§ **Work to do**
Rewrite the records below, replacing every occurrence of "nearest" with "closest" and leaving everything else unchanged. Omit the pictures from your answer.

(Extracted data entries)
********************

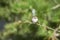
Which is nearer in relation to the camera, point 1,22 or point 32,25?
point 32,25

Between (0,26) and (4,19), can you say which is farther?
(0,26)

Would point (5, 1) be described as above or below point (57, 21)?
above

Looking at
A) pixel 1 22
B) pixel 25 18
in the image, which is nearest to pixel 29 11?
pixel 25 18

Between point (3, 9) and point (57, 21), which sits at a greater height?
point (3, 9)

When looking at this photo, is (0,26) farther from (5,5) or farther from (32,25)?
(32,25)

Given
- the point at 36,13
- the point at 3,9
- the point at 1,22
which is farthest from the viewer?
the point at 1,22

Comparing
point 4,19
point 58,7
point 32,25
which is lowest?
point 32,25

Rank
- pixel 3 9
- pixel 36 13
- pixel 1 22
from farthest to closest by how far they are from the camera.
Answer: pixel 1 22 → pixel 3 9 → pixel 36 13

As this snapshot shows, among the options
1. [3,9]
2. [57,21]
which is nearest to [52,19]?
[57,21]

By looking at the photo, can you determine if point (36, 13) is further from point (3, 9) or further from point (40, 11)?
point (3, 9)
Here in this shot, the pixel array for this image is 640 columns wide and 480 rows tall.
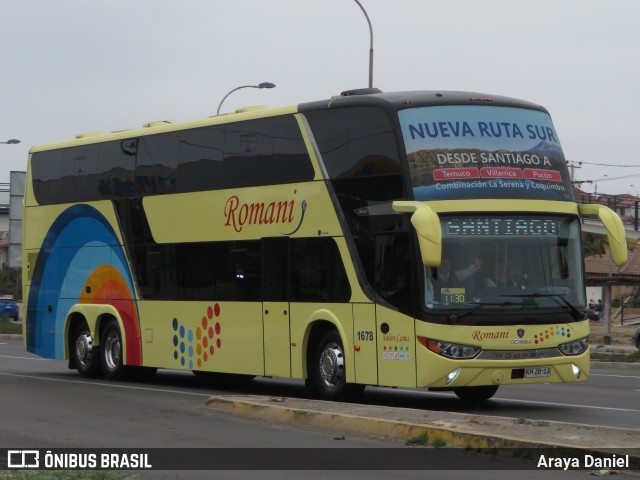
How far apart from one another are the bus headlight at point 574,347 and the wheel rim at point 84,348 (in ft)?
33.4

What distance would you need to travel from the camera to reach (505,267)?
15930mm

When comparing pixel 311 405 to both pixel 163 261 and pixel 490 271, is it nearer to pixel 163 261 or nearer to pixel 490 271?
pixel 490 271

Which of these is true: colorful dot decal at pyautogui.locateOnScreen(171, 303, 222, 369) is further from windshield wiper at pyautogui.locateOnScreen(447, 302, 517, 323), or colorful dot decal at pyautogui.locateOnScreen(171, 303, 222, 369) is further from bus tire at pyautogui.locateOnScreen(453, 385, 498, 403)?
windshield wiper at pyautogui.locateOnScreen(447, 302, 517, 323)

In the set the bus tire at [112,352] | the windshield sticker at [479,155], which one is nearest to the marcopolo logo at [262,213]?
the windshield sticker at [479,155]

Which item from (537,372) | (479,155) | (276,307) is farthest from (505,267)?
(276,307)

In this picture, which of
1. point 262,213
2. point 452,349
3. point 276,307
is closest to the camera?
point 452,349

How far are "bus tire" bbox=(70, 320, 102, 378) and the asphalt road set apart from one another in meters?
0.44

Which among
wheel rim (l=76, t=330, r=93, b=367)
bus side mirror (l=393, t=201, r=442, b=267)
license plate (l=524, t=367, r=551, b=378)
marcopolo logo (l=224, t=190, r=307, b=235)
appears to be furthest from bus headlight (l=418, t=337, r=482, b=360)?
wheel rim (l=76, t=330, r=93, b=367)

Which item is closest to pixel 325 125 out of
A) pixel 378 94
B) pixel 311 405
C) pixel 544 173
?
pixel 378 94

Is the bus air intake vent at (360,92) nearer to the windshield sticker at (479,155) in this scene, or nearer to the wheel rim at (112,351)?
the windshield sticker at (479,155)

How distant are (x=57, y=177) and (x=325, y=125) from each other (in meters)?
8.40

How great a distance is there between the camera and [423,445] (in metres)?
12.3

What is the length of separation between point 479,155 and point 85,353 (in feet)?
33.2

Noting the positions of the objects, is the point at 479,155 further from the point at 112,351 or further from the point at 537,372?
the point at 112,351
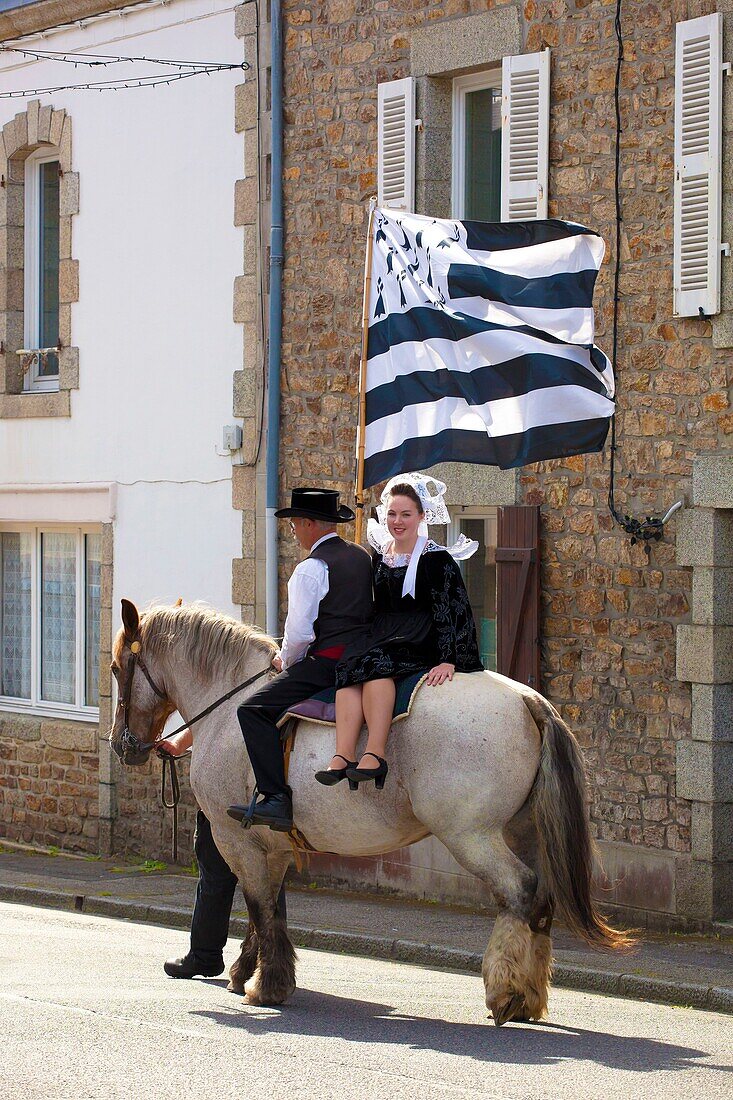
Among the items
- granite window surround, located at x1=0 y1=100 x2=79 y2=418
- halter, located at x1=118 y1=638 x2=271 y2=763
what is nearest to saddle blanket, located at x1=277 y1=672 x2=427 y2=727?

********************

§ **Solution**
Which is nearer in relation to the camera, point 1,22 or point 32,25?
point 32,25

Between (0,26) and (4,19), can you say which is farther?
(0,26)

Would point (5, 1) be described as above or below point (57, 21)?
above

Looking at
A) pixel 1 22
B) pixel 25 18
in the image, which is closest to pixel 29 11?
pixel 25 18

Between point (3, 9) and point (57, 21), which sits at a greater height?
point (3, 9)

When looking at this photo, is (0,26) farther from (5,5) or farther from (32,25)?
(32,25)

Given
- the point at 36,13
- the point at 3,9
- the point at 1,22
which is farthest from the viewer?
the point at 1,22

Comparing
point 4,19
point 58,7
point 32,25
which is lowest?
point 32,25

Rank
- pixel 3 9
- pixel 36 13
- pixel 1 22
from farthest to closest by how far they are from the camera.
Answer: pixel 1 22 → pixel 3 9 → pixel 36 13

As this snapshot shows, among the options
1. [3,9]
2. [57,21]
which is closest to [52,19]?
[57,21]

By looking at the photo, can you determine if point (36, 13) is further from point (3, 9) or further from point (40, 11)?
point (3, 9)
Here in this shot, the pixel array for this image is 640 columns wide and 480 rows tall.
How far apart from one another are the bus headlight at point 574,347 and the wheel rim at point 84,348 (in ft)?
33.4

What distance would you need to travel from the camera to reach (505,267)?
15930mm

When comparing pixel 311 405 to both pixel 163 261 and pixel 490 271, is it nearer to pixel 163 261 or nearer to pixel 490 271?
pixel 490 271

Which of these is true: colorful dot decal at pyautogui.locateOnScreen(171, 303, 222, 369) is further from windshield wiper at pyautogui.locateOnScreen(447, 302, 517, 323), or colorful dot decal at pyautogui.locateOnScreen(171, 303, 222, 369) is further from bus tire at pyautogui.locateOnScreen(453, 385, 498, 403)?
windshield wiper at pyautogui.locateOnScreen(447, 302, 517, 323)

In the set the bus tire at [112,352] | the windshield sticker at [479,155], which one is closest to the marcopolo logo at [262,213]?
the windshield sticker at [479,155]

Which item from (537,372) | (479,155) | (276,307) is farthest from (505,267)?
(276,307)

In this picture, which of
1. point 262,213
2. point 452,349
3. point 276,307
is closest to the camera?
point 452,349

How far are "bus tire" bbox=(70, 320, 102, 378) and the asphalt road set apart from one another in meters?
0.44

Which among
wheel rim (l=76, t=330, r=93, b=367)
bus side mirror (l=393, t=201, r=442, b=267)
license plate (l=524, t=367, r=551, b=378)
marcopolo logo (l=224, t=190, r=307, b=235)
appears to be furthest from bus headlight (l=418, t=337, r=482, b=360)?
wheel rim (l=76, t=330, r=93, b=367)

Which item is closest to pixel 325 125 out of
A) pixel 378 94
B) pixel 311 405
C) pixel 544 173
?
pixel 378 94

Is the bus air intake vent at (360,92) nearer to the windshield sticker at (479,155) in this scene, or nearer to the wheel rim at (112,351)?
the windshield sticker at (479,155)

How distant are (x=57, y=177) and (x=325, y=125) from each other (in meters)?
8.40

How great a distance is there between the camera and [423,445] (in metres)?
12.3

What is the length of separation between point 479,155 and point 85,353 (in feet)?
33.2

Noting the positions of the objects, is the point at 479,155 further from the point at 112,351 or further from the point at 537,372?
the point at 112,351
Among the items
- granite window surround, located at x1=0 y1=100 x2=79 y2=418
- halter, located at x1=118 y1=638 x2=271 y2=763
what is closest to saddle blanket, located at x1=277 y1=672 x2=427 y2=727?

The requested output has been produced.